Personal information
- Nationality: Finnish
- Born: 28 February 1994 (age 31) Kiuruvesi, Finland
- Active years: 2015, 2017–present
- Co-driver: Current Mikko Lukka Former Antti Linnaketo
- Teams: Hyundai Motorsport, Printsport, M-Sport
- Rallies: 32
- Championships: 0
- Rally wins: 0
- Podiums: 0
- Stage wins: 1
- Total points: 24
- First rally: 2015 Rally Finland

= Jari Huttunen =

Finnish rally driver (born 1994)

Jari Huttunen (born 28 February 1994) is a Finnish rally driver from Kiuruvesi. He currently competes in the World Rally Championship-2, the premier support category of the World Rally Championship, for M-Sport Ford World Rally Team. He gained notoriety in the championship after winning his very first rally in the WRC-2 category, at the 2017 Rally Finland.

Huttunen is the 2020 World Rally Championship-3 champion. He also won the ADAC Opel Rallye Cup in 2016 and the Polish Rally Championship in 2020.

Huttunen is managed by two-time World Rally Champion Marcus Grönholm. His current co-driver is Mikko Lukka.

==Career==
===2013–2014===
At the age of 19 in 2013, Huttunen decided to retire from go-kart competition and put a primary focus on rallying. He was hired by the AKK Driver Academy, and started in local rallying with a Suzuki Swift. After only achieving 57th place in one rally, Huttunen then switched it out for an Opel Kadett, and took a class win at the Oulujärvi Rally while placing 5th overall. In 2014, Huttunen continued to drive an Opel, but he switched the Kadett out for an Astra. At the Pohjola rally, he recorded 4th place overall, and another class win, which was a major improvement from his 57th place in the year before. Despite middling results, Huttunen obtained enough funding to make his debut in the Finnish Rally Championship. AKK Driver Academy supplied him with a Citroën C2 R2 car at the final two rallies of the 2014 championship. These rallies were his first in FIA-homologated machinery. In the last rally of the season, he scored a podium finish in the junior class.

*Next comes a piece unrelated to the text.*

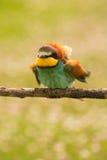 Pequeño pájaro con un plumaje agradable Fotos de archivo libres de regalías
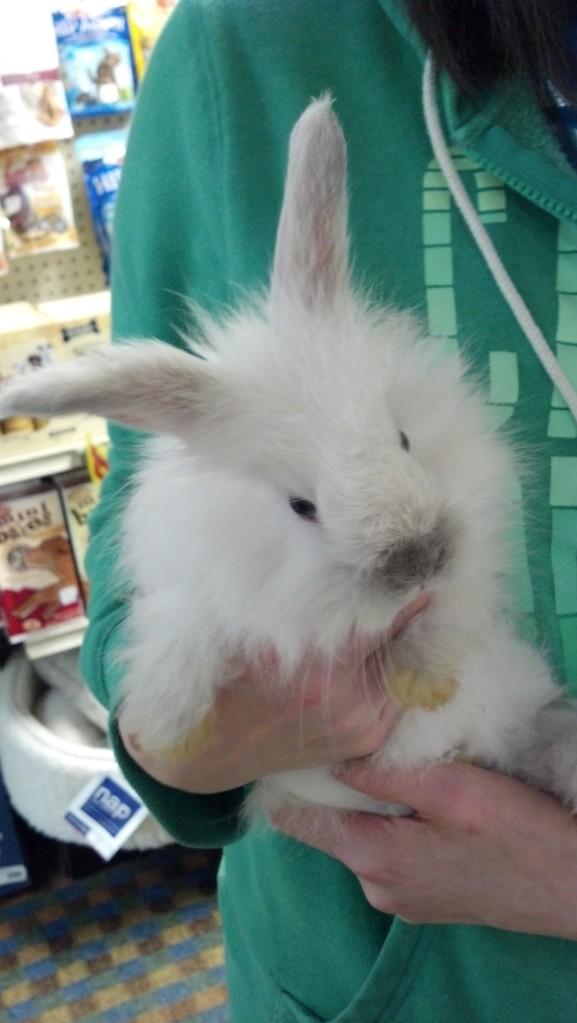 So bunny.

===2015: Breakout years, hired by Printsport & WRC debut===
The 2015 season would be Huttunen's breakout year into the junior categories of rallying in Finland. Still a member of the AKK Academy, Printsport hired Huttunen as a full-time driver in the 2015 Finnish championship in the R2 junior class, driving a Citroën C2 R2, like he did the previous season. Huttunen opened the 2015 season with a podium finish at the Arctic Lapland Rally, his first long-distance event. As the season went forward, Huttunen would go on to take two class wins and two more class podiums. Later on in the season, at Rally Finland, Huttunen would make his World Rally Championship début in the WRC-3 class. He was running in 4th until he crashed in the 2nd leg which forced him to retire for the day. He finished the rally in an unremarkable 8th position. All this did not slow him down however, as by the end of the season he won the SM3 Class of the Finnish Rally Championship, his first regional championship win. With this, he was named "Rally Star of the Future" by the organizers of the Finnish Championship.

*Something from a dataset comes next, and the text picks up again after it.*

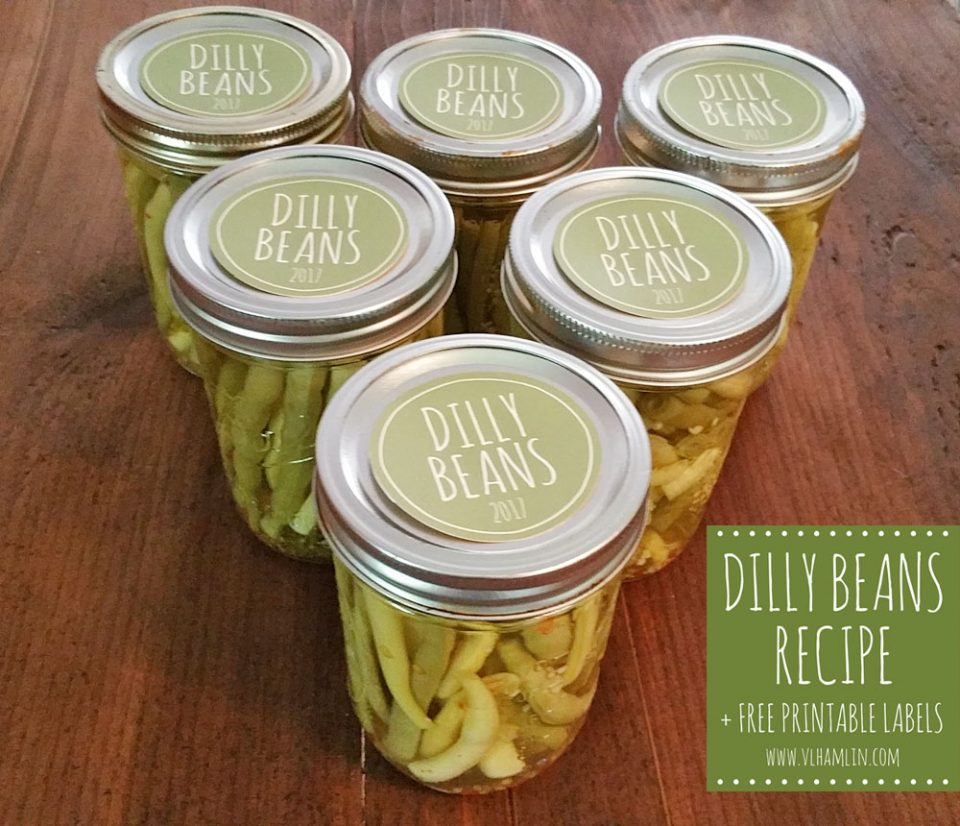 Pickled Green Beans AKA Dilly Beans - 1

===2016: Move to the German Championship===
After success in his home country, Huttunen entered in the Deutsche Rallye Meisterschaft (German Rally Championship) full-time in the Opel Rallye Cup class, in which all entrants enter a spec Opel Adam. It was in this championship where he really shined. Huttunen would end up winning all rallies in the championship except for one, and thus easily took the Opel Rallye Cup. Huttunen's domination of the German championship meant that he qualified for Opel's Junior Rally Team in the European Rally Championship the following season.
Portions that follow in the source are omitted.